Anke Weyer
Frightful Falls, Oct 27 – Dec 4, 2016

Past: 333 Broome St

Installation view, Frightful Falls, Canada, New York, 2016

Artworks

Anke Weyer,

All day ipa,

2016,

60 × 48 in (152.4 × 121.92 cm)

Oil and acrylic on canvas

Anke Weyer,

Urlaub,

2016,

60 × 48 in (152.4 × 121.92 cm)

Oil and acrylic on canvas

Anke Weyer,

Hay for Horses,

2016,

60 × 48 in (152.4 × 121.92 cm)

Oil and acrylic on canvas

Anke Weyer,

Leave Early,

2016,

76 × 60 in (193.04 × 152.4 cm)

Oil and acrylic on canvas

Anke Weyer,

Out of green,

80 × 62 in (203.2 × 157.48 cm)

Oil and acrylic on canvas

Anke Weyer,

Deja blue,

2016,

78 × 57 in (198.12 × 144.78 cm)

Oil and acrylic on canvas

Anke Weyer,

Hold on,

2016,

82 ½ × 69 in (209.55 × 175.26 cm)

Oil and acrylic on canvas

Anke Weyer,

Dragonfly,

2016,

84 × 64 in (213.36 × 162.56 cm)

Oil and acrylic on canvas

Anke Weyer,

Jubilar,

2016,

80 × 62 ½ in (203.20 × 158.75 cm)

Oil and acrylic on canvas

Anke Weyer,

Brush Off,

2016,

84 ¼ × 68 ¼ in (214.00 × 173.36 cm)

Oil and acrylic on canvas

Press Release

CANADA is pleased to announce Frightful Falls, an exhibition of new paintings by gallery artist Anke Weyer.

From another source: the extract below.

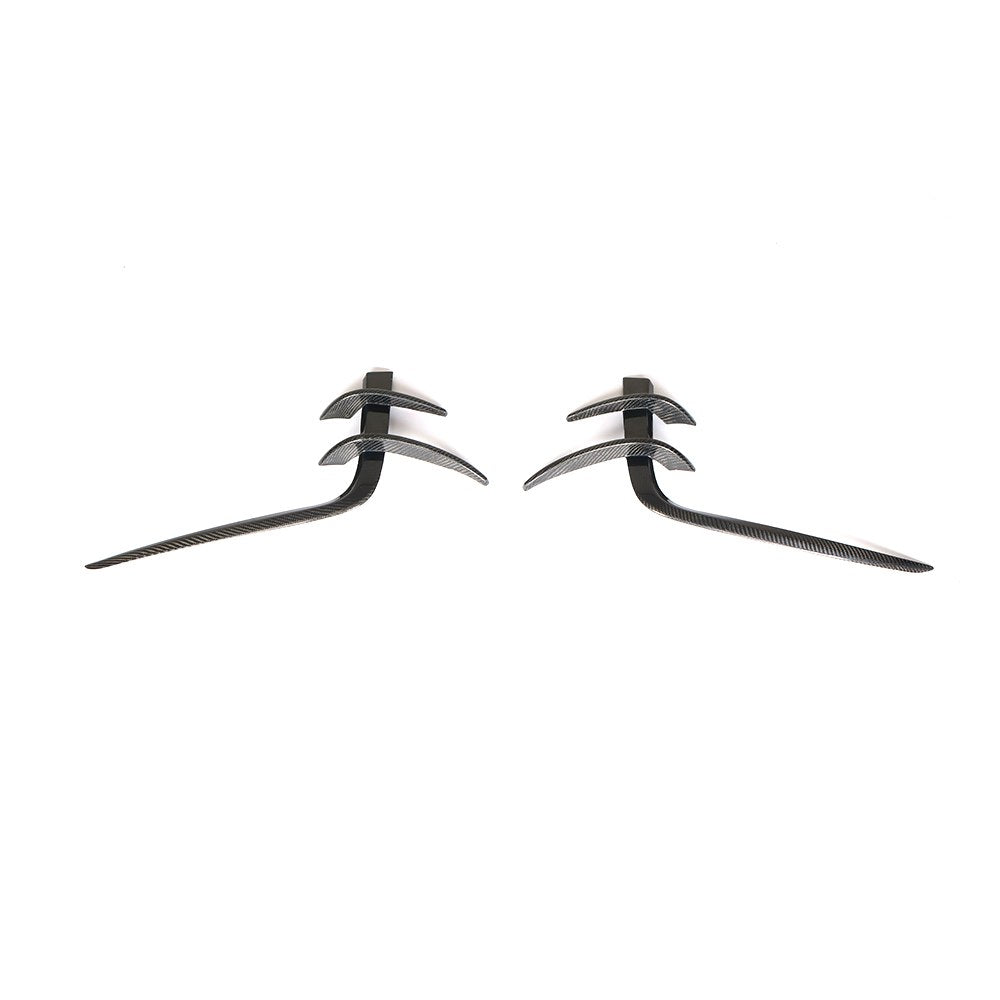 Carbon Canards voor Audi A5 / S5 B9 (2017-2019)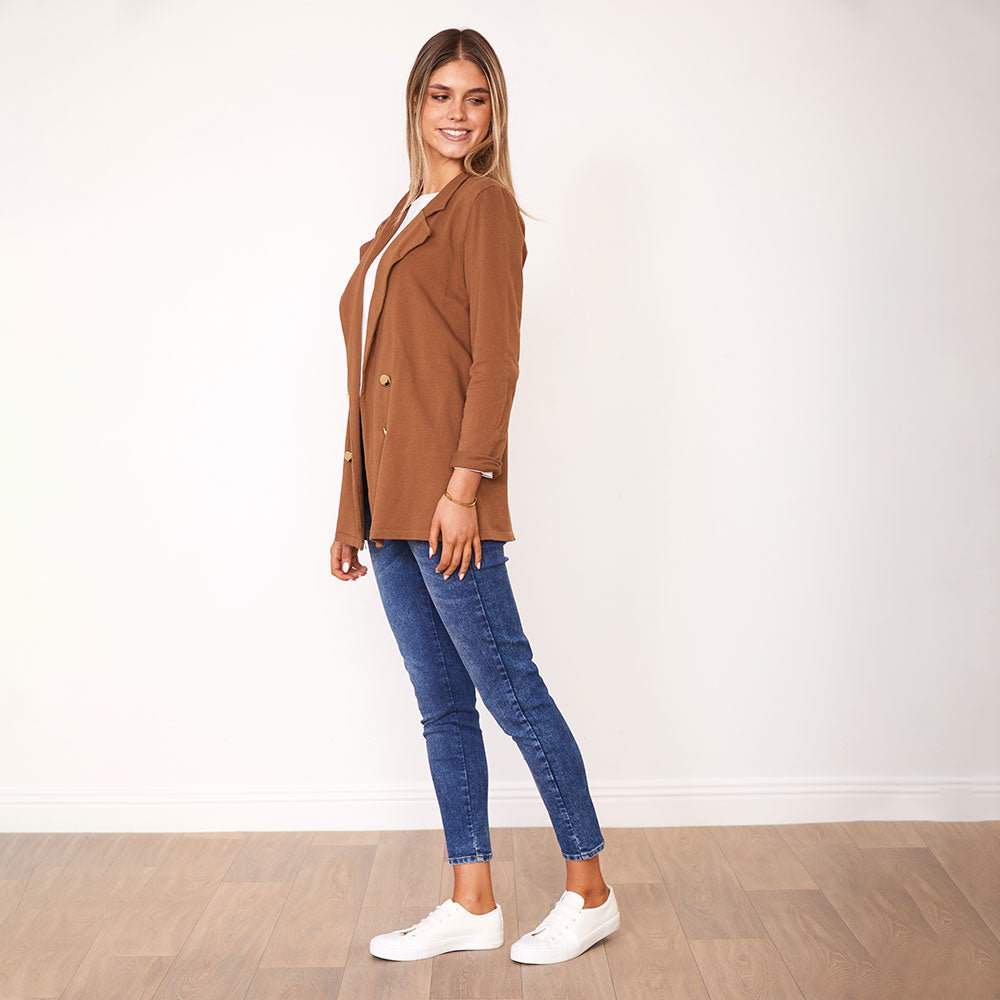 Elliott Blazer (Camel)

The paintings presented in Frightful Falls were created over the course of a long summer in a converted barn several hours outside of New York City. Unobserved except by nature and her newly adopted dog Flaco, Weyer painted freely and boldly, with spontaneity and objective. The canvases are tossed with aggressive and playful marks, oil paint emulsions, a drop of symbolism to describe chaos. Brushstrokes wrap and tremble creating nests around one another, paint thins, conjoins and splatters. In any given work there’s a variety of apertures and techniques, a convergence of energy with the raw matter of paint, about a million things going on.

Take Leave Early, 2016, a painting whose composition reaches all four corners with pockets of color, texture and gradation switching confrontationally across areas touching and bisected. Green, yellow and brown lines appear on the surface; then the possibility of a red boot, and another red shape with something coming out of it. If this painting were a scarecrow, its hay stuffing would be plummeting out of its head. A Godzilla effect, a Frankenstein or Incredible Hulk. Clothes torn by bulging muscles on steroids, sewn back together and torn again.

Weyer possesses an intense confidence with her medium. She is willing to destroy it to find new ways of working with it. The paintings convey a tenacity and psychological propulsion, evidenced by the way paint is moved, removed, and displaced by coils of activity. Weyer is fighting oppression with these things. At other times, she is planting a garden. The effect is highly dynamic, an attuned revelation of painting’s candor.

Anke Weyer was born in Karlsruhe, Germany (1974). Weyer attended the Staatliche Hochschule für bildende Künste Städelschule, Frankfurt am Main (1995 – 2000) and undertook an exchange semester at the Cooper Union, New York. In addition to numerous international group exhibitions, Weyer’s work has been featured in solo shows and two-person presentations at CANADA in New York since 2000. Anke Weyer has had recent solo shows at Office Baroque, Brussels (2015), and Nino Mier, Los Angeles (2016). Group shows include “Women of Abstraction,” MOCA Jacksonville, FL (2016), and “The Ties That Bind,” David Achenbach Projects, Wuppertal, Germany (2016). She lives and works in Brooklyn, NY.